- SELECTED EXTRACT -

** begin **

Iraq Google Maps is a site/tool that offers a wide range of map views (topographic, satellite, street view) and navigation options, with little effort on your part, yet efficiently. If you need to plan a trip to a new place like Iraq, Google maps are available on desktop, mobile, or tablet. This Google maps and information page is dedicated to Iraq, Middle East (19 countries), showing its location, country facts, details about its capital city Baghdad, bordering countries like Iran, Jordan, Kuwait, Saudi Arabia, Syria, Turkey, and plenty of other information which may be interesting when you visit this Middle Eastern state.

Quick links: Google maps Iraq, Baghdad Google maps, Driving Directions Iraq, Printable Road Map.

The official flag of the Iraqi nation.

About Iraq in a nutshell

  • As Mesopotamia, Iraq was the site where the Sumerians established the world’s first civilization.
  • Conventional short form of the name: Iraq
  • The conventional long form of the name: Republic of Iraq
  • Local long form: Jumhuriyat al-Iraq / Komar-i Eraq
  • Local short form: Al Iraq / Eraq
  • Former name(s): Mesopotamia, Mandatory Iraq, Hashemite Kingdom of Iraq
  • Etymology: the name probably derives from Uruk (Biblical Erech), the ancient Sumerian and Babylonian city on the Euphrates River.
  • The legal system in Iraq: mixed legal system of civil and Islamic law.
  • Climate: Southern deserts have hot, dry summers and mild winters. North has dry summers, but winters can be harsh in the mountains. Rainfall is low.
  • The national symbols are golden eagle; national colors: red, white, black.
  • Internet TLD: .iq

The embrace of the Tigris and the Euphrates once was home to the oldest civilizations on Earth. Since the conflicts of the last two decades – the Iranian war, the Gulf War, and the outbreak of the Iraqi war that turned into a civil war to overthrow Saddam Hussein – tourism has been suspended, and the priceless treasures of the Baghdad National Museum have disappeared. What remains of Mesopotamia’s Sumerian, Assyrian, Babylonian and Arabic monuments after the devastating wars are now on UNESCO’s World Heritage List. Rising on the banks of the Tigris, the city-state of Assur became the first capital of the Assyrian Empire in the third millennium B.C. and a commercial and religious center of international importance. It has been a World Heritage Site in Danger since 2003: the planned construction of a reservoir would flood the ruins. The fortified fortress of Hatra, the first Arab kingdom to resist the Roman siege for 80 years in the 2nd century, with its temples combining Hellenic and Roman architecture with oriental ornamentation, is a testimony to the greatness of this early civilization.

** end **

- PROVIDED RECORDS -
** begin **

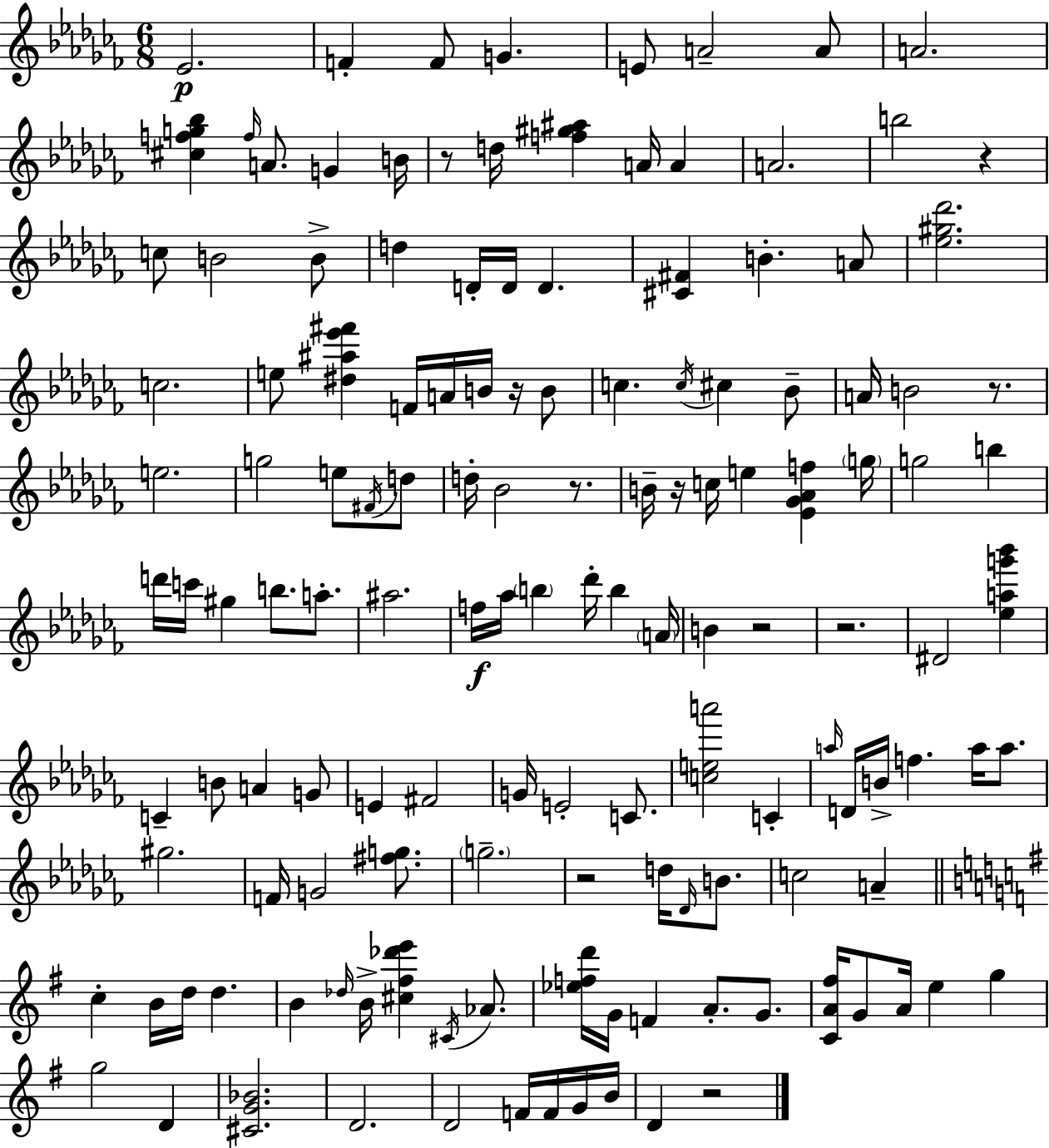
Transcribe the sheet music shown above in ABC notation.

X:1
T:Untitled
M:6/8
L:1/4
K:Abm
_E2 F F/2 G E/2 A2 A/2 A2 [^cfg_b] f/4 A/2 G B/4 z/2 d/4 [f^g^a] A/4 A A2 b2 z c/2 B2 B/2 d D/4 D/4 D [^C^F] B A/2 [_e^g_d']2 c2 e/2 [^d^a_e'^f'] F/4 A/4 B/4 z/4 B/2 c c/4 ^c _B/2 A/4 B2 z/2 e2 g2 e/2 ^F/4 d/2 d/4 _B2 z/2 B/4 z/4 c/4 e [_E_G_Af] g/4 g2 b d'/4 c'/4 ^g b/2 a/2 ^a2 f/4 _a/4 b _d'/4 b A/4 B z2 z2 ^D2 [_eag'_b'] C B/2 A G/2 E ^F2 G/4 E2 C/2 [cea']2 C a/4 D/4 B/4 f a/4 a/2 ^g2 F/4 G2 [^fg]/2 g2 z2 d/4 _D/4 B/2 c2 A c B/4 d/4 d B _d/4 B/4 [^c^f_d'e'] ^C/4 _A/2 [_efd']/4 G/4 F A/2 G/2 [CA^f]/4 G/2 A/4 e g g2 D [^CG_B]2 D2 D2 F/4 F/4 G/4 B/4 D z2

** end **
** begin **

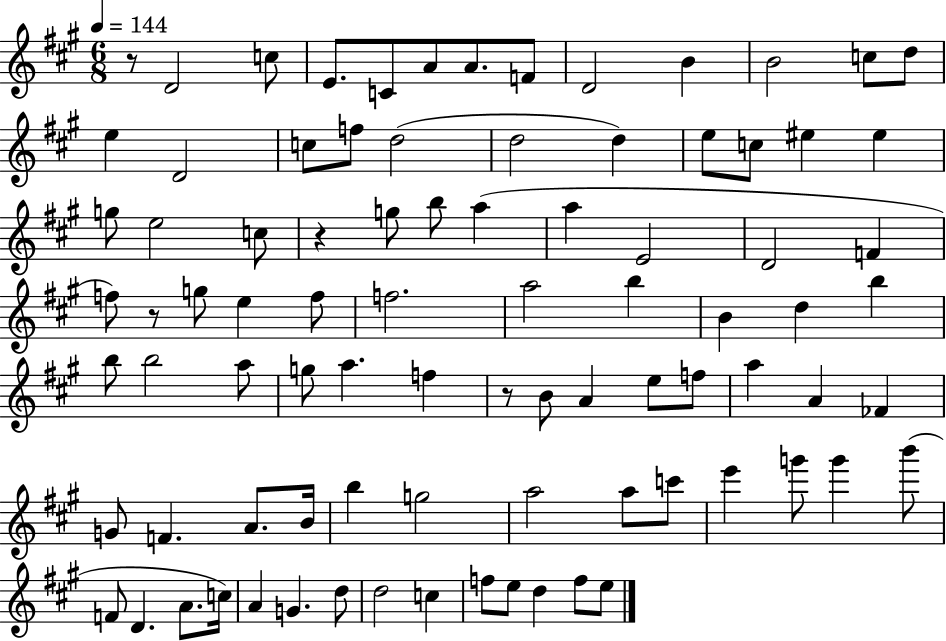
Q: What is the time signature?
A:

** end **
** begin **

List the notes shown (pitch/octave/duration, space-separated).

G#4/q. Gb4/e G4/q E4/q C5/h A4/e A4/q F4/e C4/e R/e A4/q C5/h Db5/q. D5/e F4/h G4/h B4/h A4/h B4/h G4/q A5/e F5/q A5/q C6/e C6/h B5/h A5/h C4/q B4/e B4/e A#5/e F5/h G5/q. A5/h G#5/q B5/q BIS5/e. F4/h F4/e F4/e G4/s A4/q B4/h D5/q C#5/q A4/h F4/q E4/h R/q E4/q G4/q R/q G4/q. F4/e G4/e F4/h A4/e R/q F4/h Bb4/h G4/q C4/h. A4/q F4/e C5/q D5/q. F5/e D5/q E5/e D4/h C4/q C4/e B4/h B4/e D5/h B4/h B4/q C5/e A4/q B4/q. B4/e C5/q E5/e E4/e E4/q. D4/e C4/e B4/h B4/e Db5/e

** end **

- TO DO -
A. According to the page about Iraq, what threatens the ruins of Assur?
B. Write the next part of the page about Iraq, picking up after its final sentence.
The listing has no connection to the text about Iraq.

- THE RESULTS -
A. A planned reservoir would flood the ruins.

B.
Formerly part of the Ottoman Empire, Iraq was occupied by the United Kingdom during World War I and was declared a League of Nations mandate under U.K. administration in 1920. Iraq attained its independence as a kingdom in 1932. It was proclaimed a republic in 1958 after a coup overthrew the monarchy, but a series of strongmen ruled the country until 2003. The last was SADDAM Husayn from 1979 to 2003. Territorial disputes with Iran led to an inconclusive and costly eight-year war (1980-88). In August 1990, Iraq seized Kuwait but was expelled by US-led UN coalition forces during the Gulf War of January-February 1991. After Iraq’s expulsion, the U.N. Security Council (UNSC) required Iraq to scrap all weapons of mass destruction and long-range missiles and allow U.N. verification inspections. Continued Iraqi noncompliance with UNSC resolutions led to the Second Gulf War in March 2003 and US-led forces’ ouster of the SADDAM Husayn regime. In October 2005, Iraqis approved a constitution in a national referendum and, under this document, elected a 275-member Council of Representatives (COR) in December 2005.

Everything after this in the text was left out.